## DOCUMENT EXCERPT
####################

By Sara Tetzloff posted 07-11-2022 16:10

  

Hi, my name is Sara and I’m a professional development addict. I impulsively buy books authored by gurus and renowned speakers. I devour Ted Talks by the dozen. I listen to podcasts that interview experts on my runs. One of the topics I hear a lot about is having a growth mindset. A veritable dream for someone with my obsession.

Of course, I had to get to the bottom of what a growth mindset is. After all, I fancy myself a lifelong learner, and isn’t that what a growth mindset is all about? It turns out the answer is “yes, and.” Dr. Carol Dweck and her colleagues coined the term “growth mindset” after finding interest in and conducting research on their student’s feelings about failure. What they realized is a growth mindset had potential to contribute to vast more potential for growth and learning than a fixed mindset.

The Difference Between a Growth Mindset and Fixed Mindset

Put simply, a fixed mindset means you think the traits and skills you were born with are the traits and skills you’ll have for life. You’re static. It’s basically the mindset of “you either got it, or you don’t.”

Some of the characteristics of someone with a fixed mindset is that they avoid challenges or give in easily, they feel they know everything about everything, they avoid or shrug off criticism, and they often feel insecure when others experience success.

There is no room for failure and imperfection in a fixed mindset.

####################

## DATA EXCERPTS
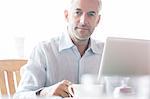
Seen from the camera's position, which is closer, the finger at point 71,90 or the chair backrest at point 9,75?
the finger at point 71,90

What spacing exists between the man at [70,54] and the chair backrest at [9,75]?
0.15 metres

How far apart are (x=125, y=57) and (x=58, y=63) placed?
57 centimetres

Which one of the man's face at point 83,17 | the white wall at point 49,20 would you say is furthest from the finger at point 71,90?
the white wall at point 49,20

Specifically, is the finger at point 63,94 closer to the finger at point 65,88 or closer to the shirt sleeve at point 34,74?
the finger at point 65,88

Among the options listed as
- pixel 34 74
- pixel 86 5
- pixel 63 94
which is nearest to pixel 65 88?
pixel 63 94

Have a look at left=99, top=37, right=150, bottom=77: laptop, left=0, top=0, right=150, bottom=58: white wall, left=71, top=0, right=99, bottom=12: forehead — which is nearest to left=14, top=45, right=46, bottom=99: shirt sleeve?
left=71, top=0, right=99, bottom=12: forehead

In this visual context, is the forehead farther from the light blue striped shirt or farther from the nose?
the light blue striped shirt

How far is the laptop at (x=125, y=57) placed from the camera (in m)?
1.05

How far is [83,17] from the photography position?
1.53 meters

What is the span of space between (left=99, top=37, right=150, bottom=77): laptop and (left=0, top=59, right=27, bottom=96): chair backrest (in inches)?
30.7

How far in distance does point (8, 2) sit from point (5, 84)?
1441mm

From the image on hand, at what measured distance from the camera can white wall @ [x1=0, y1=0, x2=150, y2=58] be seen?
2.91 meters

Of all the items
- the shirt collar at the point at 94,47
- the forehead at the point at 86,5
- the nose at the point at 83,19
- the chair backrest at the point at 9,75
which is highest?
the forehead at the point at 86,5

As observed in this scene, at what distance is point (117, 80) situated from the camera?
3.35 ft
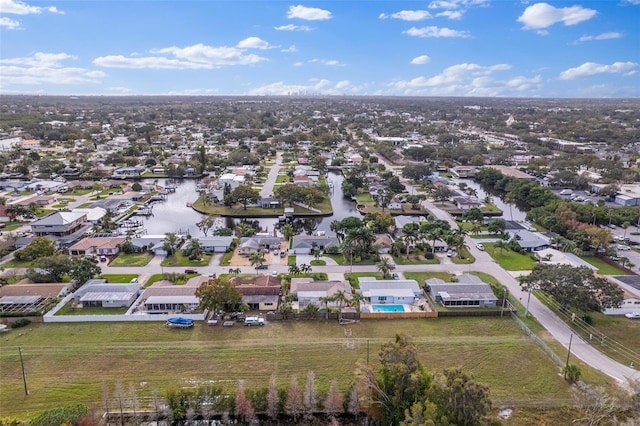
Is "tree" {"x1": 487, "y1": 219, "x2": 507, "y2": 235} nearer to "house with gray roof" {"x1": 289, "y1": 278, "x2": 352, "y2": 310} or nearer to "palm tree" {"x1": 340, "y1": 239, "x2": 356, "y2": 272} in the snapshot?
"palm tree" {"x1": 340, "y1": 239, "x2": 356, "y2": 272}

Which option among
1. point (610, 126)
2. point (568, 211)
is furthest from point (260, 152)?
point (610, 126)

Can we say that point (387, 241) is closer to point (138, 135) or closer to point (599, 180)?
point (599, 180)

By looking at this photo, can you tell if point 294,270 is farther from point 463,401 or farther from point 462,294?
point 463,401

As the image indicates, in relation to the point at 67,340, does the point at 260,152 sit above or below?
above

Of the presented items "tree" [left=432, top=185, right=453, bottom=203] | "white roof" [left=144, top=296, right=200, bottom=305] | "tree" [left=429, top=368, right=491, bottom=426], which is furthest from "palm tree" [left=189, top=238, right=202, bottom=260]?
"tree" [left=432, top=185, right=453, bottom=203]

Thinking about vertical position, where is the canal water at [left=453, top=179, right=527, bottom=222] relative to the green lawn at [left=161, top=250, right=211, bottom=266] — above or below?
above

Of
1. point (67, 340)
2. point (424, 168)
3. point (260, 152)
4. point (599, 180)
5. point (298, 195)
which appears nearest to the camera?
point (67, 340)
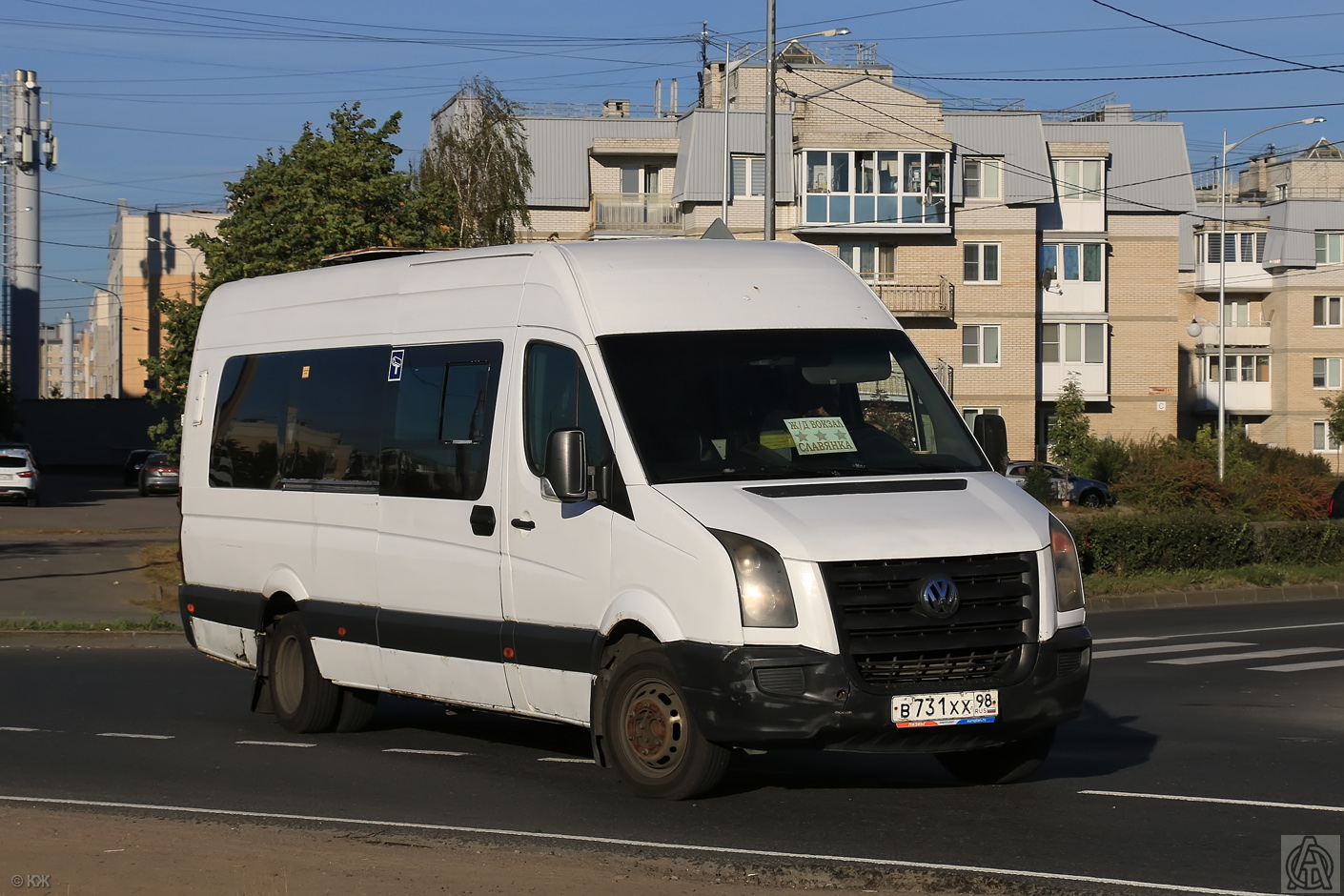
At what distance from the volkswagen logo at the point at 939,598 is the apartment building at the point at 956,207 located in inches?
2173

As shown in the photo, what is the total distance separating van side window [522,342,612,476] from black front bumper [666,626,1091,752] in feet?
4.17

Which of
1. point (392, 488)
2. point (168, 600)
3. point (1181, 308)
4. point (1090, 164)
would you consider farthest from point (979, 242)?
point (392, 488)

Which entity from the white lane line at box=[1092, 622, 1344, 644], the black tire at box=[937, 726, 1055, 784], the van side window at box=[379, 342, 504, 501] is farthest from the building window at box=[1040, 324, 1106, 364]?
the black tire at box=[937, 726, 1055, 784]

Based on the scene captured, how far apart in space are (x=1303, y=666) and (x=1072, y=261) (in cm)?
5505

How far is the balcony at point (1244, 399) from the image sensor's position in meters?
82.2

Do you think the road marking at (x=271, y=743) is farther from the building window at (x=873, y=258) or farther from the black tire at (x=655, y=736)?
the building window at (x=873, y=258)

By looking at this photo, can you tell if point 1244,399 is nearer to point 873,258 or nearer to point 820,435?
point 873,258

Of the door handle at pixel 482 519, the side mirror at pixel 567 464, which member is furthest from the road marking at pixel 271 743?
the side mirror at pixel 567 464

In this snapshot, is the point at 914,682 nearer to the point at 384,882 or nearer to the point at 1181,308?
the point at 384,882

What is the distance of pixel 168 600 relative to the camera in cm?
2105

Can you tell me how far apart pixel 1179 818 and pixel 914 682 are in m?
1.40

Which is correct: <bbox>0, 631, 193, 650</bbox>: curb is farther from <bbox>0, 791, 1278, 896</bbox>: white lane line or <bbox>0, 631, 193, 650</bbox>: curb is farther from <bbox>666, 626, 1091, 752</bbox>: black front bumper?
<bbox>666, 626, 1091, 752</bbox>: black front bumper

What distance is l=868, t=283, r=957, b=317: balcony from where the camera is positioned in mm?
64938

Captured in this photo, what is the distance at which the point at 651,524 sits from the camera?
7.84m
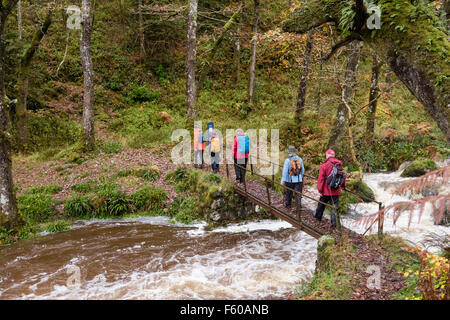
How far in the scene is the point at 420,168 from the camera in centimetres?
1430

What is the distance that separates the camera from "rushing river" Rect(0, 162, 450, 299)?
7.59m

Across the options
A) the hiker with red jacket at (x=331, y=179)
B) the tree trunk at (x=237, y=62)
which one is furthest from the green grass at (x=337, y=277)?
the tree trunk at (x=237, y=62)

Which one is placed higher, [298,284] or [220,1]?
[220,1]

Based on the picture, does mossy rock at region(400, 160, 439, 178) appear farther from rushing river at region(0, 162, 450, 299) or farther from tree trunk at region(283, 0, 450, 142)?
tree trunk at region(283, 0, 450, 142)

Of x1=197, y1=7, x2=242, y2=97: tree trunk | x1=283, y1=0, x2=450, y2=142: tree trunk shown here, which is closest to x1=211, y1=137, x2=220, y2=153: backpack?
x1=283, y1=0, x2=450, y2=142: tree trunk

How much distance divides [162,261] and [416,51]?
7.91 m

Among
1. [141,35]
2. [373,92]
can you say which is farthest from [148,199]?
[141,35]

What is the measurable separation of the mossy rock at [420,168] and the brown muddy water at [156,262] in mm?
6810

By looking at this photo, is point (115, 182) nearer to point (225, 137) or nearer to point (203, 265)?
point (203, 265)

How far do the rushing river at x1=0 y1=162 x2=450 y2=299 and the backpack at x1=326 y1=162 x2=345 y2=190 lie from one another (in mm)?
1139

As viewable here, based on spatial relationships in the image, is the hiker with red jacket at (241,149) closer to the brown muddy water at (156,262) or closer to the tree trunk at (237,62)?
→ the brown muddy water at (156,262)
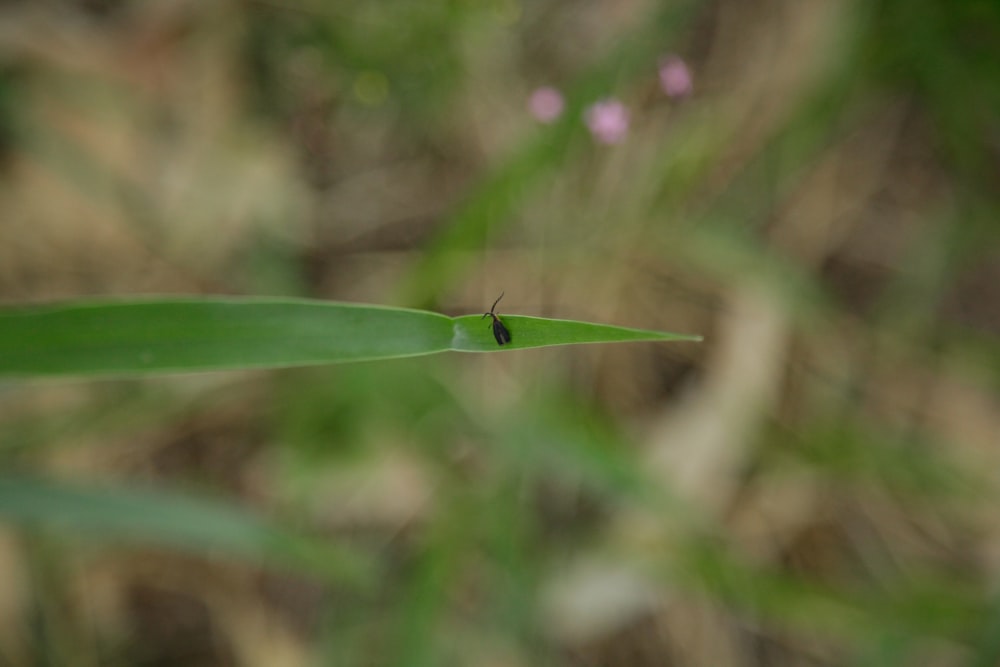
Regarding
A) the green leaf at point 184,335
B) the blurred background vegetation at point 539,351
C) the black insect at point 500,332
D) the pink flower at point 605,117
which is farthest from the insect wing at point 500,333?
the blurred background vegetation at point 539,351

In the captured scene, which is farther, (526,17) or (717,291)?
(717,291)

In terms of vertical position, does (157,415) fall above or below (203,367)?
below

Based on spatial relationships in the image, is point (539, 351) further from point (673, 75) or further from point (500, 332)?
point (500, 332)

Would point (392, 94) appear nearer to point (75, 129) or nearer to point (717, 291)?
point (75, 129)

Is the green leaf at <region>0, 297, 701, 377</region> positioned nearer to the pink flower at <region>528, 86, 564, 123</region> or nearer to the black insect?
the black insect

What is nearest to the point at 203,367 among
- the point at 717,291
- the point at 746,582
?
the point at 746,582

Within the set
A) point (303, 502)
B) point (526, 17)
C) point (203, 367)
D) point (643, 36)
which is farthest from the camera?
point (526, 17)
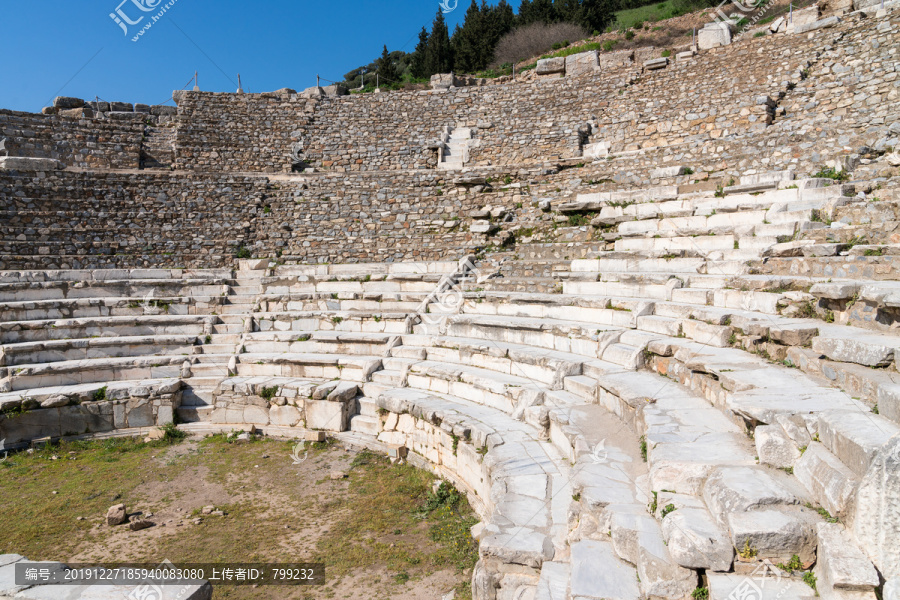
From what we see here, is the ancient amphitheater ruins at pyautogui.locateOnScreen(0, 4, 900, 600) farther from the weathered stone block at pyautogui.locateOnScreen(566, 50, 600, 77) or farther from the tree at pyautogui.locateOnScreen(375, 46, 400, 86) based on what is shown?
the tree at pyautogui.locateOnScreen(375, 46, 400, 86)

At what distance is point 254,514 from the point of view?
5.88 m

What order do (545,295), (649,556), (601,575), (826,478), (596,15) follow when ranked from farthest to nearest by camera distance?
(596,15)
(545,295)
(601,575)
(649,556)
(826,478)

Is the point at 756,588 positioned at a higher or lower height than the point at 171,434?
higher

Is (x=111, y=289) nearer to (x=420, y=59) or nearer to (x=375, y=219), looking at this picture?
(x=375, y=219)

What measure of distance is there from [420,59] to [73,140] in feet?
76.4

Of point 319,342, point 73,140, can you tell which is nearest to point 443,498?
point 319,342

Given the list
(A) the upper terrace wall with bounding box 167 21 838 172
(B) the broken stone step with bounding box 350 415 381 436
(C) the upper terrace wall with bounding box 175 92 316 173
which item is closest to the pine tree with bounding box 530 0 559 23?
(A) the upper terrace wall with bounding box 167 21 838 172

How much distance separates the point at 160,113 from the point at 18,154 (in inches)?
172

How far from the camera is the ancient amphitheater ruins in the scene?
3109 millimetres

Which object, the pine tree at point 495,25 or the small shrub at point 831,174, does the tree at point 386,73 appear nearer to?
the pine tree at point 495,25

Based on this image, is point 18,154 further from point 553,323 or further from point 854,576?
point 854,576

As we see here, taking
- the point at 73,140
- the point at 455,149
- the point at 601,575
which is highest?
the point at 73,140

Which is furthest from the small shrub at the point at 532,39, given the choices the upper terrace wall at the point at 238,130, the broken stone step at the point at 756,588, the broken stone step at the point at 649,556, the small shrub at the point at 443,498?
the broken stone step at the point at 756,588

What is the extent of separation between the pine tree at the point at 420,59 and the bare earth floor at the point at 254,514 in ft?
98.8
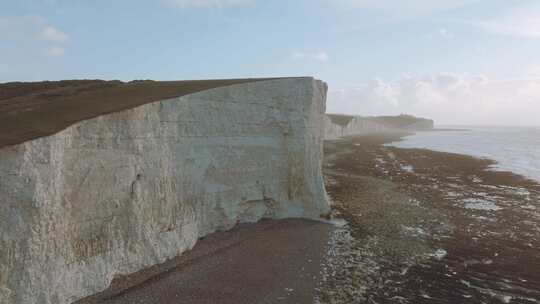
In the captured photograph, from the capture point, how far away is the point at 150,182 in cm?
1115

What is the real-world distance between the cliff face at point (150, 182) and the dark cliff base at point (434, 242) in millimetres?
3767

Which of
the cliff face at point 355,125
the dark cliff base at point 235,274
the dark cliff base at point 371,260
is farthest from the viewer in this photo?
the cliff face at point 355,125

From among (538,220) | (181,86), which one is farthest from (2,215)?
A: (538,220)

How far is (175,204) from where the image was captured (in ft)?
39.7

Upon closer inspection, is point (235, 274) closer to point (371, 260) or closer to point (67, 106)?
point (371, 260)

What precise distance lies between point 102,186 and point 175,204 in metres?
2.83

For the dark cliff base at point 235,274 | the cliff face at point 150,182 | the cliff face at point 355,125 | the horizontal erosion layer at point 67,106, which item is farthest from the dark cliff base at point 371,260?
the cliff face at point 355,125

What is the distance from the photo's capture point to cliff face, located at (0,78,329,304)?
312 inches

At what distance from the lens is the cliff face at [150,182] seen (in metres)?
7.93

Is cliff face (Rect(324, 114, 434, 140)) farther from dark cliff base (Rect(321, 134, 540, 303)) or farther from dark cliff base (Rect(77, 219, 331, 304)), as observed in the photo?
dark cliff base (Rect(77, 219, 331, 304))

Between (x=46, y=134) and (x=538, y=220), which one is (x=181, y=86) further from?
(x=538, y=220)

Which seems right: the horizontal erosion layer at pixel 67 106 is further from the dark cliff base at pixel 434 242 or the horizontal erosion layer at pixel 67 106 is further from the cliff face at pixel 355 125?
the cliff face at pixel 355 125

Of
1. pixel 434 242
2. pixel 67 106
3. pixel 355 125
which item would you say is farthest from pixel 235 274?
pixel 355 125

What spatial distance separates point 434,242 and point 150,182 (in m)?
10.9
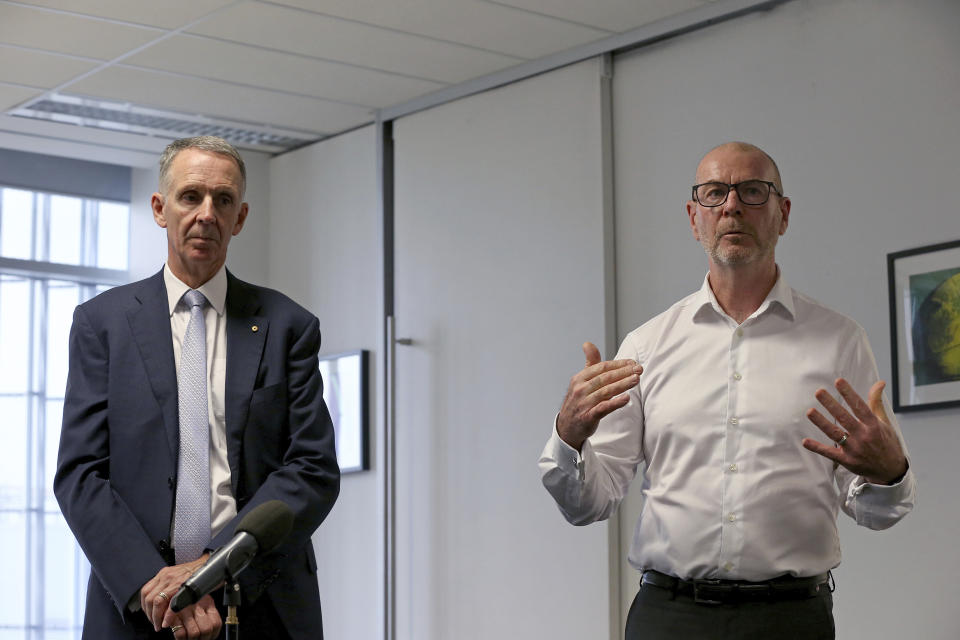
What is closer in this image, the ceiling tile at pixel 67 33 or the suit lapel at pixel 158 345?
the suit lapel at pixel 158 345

####################

## EXERCISE A
Output the stretch of the growth mindset post from "Put simply, a" through "others experience success.", copying it word for word.
## EXERCISE B
Return the stretch of the records from their start through the line containing "2.91 meters", reproducing each line unchanged and leaving out the pictures.
The text and the records were drawn from separate, unrelated sources.

## TASK OUTPUT A
Put simply, a fixed mindset means you think the traits and skills you were born with are the traits and skills you’ll have for life. You’re static. It’s basically the mindset of “you either got it, or you don’t.”

Some of the characteristics of someone with a fixed mindset is that they avoid challenges or give in easily, they feel they know everything about everything, they avoid or shrug off criticism, and they often feel insecure when others experience success.

## TASK OUTPUT B
Seen from the camera's position, which is closer, the finger at point 71,90 or the chair backrest at point 9,75?
the finger at point 71,90

What spacing exists between the man at [70,54] and the chair backrest at [9,75]?
0.15 metres

How far apart are (x=125, y=57) and (x=58, y=63) placed?
57 centimetres

Which one of the man's face at point 83,17 | the white wall at point 49,20 would you say is furthest from the finger at point 71,90?
the white wall at point 49,20

Specifically, is the finger at point 63,94 closer to the finger at point 65,88 or closer to the shirt sleeve at point 34,74?
the finger at point 65,88

Among the options listed as
- pixel 34 74
- pixel 86 5
- pixel 63 94
which is nearest to pixel 65 88?
pixel 63 94

Have a look at left=99, top=37, right=150, bottom=77: laptop, left=0, top=0, right=150, bottom=58: white wall, left=71, top=0, right=99, bottom=12: forehead — which is nearest to left=14, top=45, right=46, bottom=99: shirt sleeve?
left=71, top=0, right=99, bottom=12: forehead

In this visual context, is the forehead farther from the light blue striped shirt or farther from the nose?
the light blue striped shirt

How far is the laptop at (x=125, y=57) placed from the camera (in m)?
1.05

How far is [83,17] from the photography position?
1.53 meters

What is the span of space between (left=99, top=37, right=150, bottom=77): laptop and (left=0, top=59, right=27, bottom=96): chair backrest (in inches)?
30.7

How far in distance does point (8, 2) sit from point (5, 84)?
1441mm

From the image on hand, at what measured distance from the camera can white wall @ [x1=0, y1=0, x2=150, y2=58] be seen?
2.91 meters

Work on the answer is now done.